Il governo Monti, dunque, rispetta i tempi annunciati per il varo del pacchetto svuota-carceri che contiene alcune novità  anche sul processo civile (converrà  di più ricorrere alla procedura di conciliazione), sulla razionalizzazione degli uffici dei giudici di pace (ne potrebbero sparire 500), sulle procedure che interessano le famiglie e le piccole imprese sovra indebitate.
Sul carcere il ministro Severino ha ottenuto il ricorso al decreto legge. Un provvedimento d’urgenza per arginare il fenomeno delle «porte girevoli» che determinano ogni anno 21 mila presenze limiate ai 3 giorni di permanenza in cella. Si tratta per lo più «dei soliti noti» — pizzicati per reati di non particolare gravità  per i quali è previsto l’arresto obbligatorio — che d’ora in poi resteranno nelle camere di sicurezza delle questure e della caserme dell’Arma (sono 706 quelle agibili) a patto, però, che il giudizio direttissimo venga svolto entro le 48 ore dall’arresto e non più entro 96 ore. «L’arrestato dovrà  essere, di norma, custodito dalle forze di polizia salvo che ciò non sia possibile per mancanza di adeguate strutture o per altri motivi quali lo stato di salute dell’arrestato o la sua pericolosità ». In questo modo, ogni anno, non entrerebbero più in carcere molte migliaia di persone.
Ma l’uso delle camere di sicurezza consente il contatto ravvicinato tra il «detenuto» e gli agenti che hanno operato l’arresto.
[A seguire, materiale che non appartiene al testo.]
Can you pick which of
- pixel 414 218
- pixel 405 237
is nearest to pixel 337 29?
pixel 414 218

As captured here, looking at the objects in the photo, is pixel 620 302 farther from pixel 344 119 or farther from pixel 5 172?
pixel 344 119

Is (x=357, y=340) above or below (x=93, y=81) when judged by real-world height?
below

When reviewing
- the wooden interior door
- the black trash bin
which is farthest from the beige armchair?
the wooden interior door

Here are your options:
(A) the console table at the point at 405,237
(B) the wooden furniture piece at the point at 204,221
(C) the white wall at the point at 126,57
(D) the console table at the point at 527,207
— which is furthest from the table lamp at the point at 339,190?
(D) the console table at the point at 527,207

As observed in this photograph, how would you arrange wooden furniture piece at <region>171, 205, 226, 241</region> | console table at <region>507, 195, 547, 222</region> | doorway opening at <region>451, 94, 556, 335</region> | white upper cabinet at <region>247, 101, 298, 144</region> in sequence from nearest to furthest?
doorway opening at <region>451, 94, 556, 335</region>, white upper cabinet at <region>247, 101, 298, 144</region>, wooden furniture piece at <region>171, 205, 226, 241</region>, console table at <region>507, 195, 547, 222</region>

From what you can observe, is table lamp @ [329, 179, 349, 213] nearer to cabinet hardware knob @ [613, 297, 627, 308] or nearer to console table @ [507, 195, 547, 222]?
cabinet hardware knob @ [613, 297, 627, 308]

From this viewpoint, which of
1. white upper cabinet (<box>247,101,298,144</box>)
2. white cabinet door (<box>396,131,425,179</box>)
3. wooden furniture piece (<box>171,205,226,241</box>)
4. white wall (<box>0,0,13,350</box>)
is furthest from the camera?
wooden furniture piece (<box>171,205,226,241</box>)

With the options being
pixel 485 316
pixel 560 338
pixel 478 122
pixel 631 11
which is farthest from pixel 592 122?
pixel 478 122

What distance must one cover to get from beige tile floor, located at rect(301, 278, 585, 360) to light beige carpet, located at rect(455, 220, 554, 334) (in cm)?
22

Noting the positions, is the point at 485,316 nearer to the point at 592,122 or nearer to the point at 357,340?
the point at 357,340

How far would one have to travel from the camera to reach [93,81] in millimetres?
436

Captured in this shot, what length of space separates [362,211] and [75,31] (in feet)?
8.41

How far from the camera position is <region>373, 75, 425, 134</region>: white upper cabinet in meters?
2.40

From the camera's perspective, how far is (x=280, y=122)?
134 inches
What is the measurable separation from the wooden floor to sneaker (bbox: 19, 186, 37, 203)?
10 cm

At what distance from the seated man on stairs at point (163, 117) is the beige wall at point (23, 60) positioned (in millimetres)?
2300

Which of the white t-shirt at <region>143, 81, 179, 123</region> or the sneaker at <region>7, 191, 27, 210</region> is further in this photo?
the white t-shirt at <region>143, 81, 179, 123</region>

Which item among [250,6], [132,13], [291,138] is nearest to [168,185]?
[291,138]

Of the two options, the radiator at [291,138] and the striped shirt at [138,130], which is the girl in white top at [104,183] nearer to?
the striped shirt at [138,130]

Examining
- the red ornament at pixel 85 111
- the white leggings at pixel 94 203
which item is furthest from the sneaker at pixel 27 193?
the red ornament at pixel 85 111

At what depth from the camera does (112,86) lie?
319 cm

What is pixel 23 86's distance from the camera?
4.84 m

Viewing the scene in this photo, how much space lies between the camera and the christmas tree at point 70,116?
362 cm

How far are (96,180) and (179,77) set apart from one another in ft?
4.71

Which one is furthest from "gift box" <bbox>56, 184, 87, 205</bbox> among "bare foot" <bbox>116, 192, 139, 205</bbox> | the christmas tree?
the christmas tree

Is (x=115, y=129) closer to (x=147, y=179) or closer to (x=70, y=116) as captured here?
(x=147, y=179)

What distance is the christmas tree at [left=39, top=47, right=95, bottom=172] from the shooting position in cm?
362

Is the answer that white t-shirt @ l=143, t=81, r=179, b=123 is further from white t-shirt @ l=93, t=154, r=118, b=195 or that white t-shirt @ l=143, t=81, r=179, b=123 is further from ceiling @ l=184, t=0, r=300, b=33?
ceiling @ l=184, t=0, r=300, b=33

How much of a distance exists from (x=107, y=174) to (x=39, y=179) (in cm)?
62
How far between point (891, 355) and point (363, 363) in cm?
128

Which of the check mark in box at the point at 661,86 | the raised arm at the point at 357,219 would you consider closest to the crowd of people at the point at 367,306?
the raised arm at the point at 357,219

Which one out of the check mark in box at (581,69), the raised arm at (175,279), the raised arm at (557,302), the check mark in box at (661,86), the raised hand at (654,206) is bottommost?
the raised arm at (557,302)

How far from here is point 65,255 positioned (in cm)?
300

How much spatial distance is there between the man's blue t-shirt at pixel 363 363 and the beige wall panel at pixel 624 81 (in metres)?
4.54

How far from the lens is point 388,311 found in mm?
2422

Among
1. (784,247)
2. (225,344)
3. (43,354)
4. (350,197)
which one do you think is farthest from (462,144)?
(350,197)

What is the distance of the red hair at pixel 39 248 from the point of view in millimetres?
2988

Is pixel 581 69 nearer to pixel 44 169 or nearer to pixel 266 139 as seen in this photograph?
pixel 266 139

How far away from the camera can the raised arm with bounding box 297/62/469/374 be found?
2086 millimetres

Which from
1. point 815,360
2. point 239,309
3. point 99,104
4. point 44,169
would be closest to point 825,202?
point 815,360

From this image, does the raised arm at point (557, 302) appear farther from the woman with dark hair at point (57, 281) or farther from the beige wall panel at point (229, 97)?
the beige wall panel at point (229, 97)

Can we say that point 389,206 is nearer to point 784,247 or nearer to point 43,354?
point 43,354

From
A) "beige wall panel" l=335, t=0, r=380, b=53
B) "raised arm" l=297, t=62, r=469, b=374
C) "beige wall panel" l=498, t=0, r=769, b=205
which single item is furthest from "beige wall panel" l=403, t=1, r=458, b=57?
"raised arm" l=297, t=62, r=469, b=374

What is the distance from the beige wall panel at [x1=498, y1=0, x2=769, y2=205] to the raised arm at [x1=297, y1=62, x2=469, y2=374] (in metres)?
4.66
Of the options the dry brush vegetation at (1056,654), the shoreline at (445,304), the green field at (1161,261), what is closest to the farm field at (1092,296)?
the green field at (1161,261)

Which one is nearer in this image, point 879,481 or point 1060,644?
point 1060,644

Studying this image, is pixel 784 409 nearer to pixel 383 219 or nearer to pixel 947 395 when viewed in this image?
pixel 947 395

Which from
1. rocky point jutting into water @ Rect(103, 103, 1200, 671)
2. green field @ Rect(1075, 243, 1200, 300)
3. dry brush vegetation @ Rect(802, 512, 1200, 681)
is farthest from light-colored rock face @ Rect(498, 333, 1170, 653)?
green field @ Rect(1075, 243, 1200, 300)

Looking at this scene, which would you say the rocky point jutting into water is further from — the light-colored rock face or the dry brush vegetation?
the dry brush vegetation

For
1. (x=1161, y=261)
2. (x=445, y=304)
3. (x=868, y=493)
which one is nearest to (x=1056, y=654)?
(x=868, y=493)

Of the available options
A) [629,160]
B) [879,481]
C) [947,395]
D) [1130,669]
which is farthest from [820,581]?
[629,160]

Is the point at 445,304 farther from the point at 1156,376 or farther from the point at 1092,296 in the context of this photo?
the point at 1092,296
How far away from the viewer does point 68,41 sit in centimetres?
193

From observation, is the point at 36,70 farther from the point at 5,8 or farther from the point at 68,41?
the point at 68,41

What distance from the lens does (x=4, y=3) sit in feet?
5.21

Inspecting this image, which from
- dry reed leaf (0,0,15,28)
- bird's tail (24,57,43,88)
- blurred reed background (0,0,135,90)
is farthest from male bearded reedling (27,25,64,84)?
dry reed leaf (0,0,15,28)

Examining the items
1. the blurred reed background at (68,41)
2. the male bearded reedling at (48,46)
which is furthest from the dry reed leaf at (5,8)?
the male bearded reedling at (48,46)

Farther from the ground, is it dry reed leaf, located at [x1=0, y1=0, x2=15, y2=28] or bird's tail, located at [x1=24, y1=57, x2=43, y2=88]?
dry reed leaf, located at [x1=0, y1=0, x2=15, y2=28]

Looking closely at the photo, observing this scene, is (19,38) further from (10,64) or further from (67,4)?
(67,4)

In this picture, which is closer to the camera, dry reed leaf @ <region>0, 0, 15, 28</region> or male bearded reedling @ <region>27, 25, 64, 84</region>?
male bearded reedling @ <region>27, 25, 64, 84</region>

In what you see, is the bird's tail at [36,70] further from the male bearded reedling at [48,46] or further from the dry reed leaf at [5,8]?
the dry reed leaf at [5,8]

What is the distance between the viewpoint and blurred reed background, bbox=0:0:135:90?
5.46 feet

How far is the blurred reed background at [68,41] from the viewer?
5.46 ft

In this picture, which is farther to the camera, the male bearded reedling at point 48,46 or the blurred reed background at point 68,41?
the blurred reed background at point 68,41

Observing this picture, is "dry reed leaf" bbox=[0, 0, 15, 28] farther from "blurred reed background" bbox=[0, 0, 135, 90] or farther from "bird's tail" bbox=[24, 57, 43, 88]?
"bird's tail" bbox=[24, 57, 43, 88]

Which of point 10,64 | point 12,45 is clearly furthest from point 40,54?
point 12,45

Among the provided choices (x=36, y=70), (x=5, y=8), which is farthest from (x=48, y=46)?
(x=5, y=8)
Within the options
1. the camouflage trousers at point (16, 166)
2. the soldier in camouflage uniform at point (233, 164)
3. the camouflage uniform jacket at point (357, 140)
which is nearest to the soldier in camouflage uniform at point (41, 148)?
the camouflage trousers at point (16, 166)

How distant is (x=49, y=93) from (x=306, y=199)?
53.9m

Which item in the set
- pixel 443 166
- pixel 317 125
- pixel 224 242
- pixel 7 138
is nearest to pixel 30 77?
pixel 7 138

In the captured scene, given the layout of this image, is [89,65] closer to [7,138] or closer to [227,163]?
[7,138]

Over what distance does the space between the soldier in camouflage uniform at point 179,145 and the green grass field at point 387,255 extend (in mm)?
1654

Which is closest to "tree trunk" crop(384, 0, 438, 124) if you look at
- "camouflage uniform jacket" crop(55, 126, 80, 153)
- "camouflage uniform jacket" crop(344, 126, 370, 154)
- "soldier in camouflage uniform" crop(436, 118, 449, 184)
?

Tant’è che l’ex ministro della Giustizia Francesco Nitto Palma — cui si deve l’istruttoria sul pacchetto ora varato dalla Severino — aveva proposto che ai soggetti non pericolosi fossero concessi i domiciliari anche in attesa del rito direttissimo. Il decreto prevede poi che vadano ai domiciliari i detenuti con pena residua di 18 mesi (e non più di 12 mesi come stabilito dal precedente governo). L’effetto è di 3.300 detenuti in uscita nel 2012 ma, osserva Antigone, molto dipende dai magistrati di sorveglianza che impiegano anche 140-180 giorni per decidere.
Con un disegno di legge, invece, si prevede la sospensione del procedimento per gli irreperibili, la messa in prova anche per gli adulti (pena massima 4 anni e impiego in lavori di utilità  sociale) e la depenalizzazione dei reati che prevedono la sola pena pecuniaria. 
Alla Severino, infine, si deve una piccola rivoluzione: l’inserimento nel codice penale, tra le pene principali decise senza automatismi dal giudice, della reclusione presso la propria abitazione per le condanne fino a 4 anni. Verrà  varata infine la carta dei diritti e dei doveri dei detenuti stampata in più lingue. E tutto questo arriva alla vigilia della visita in carcere del Santo Padre che domani celebrerà  la messa a Rebibbia.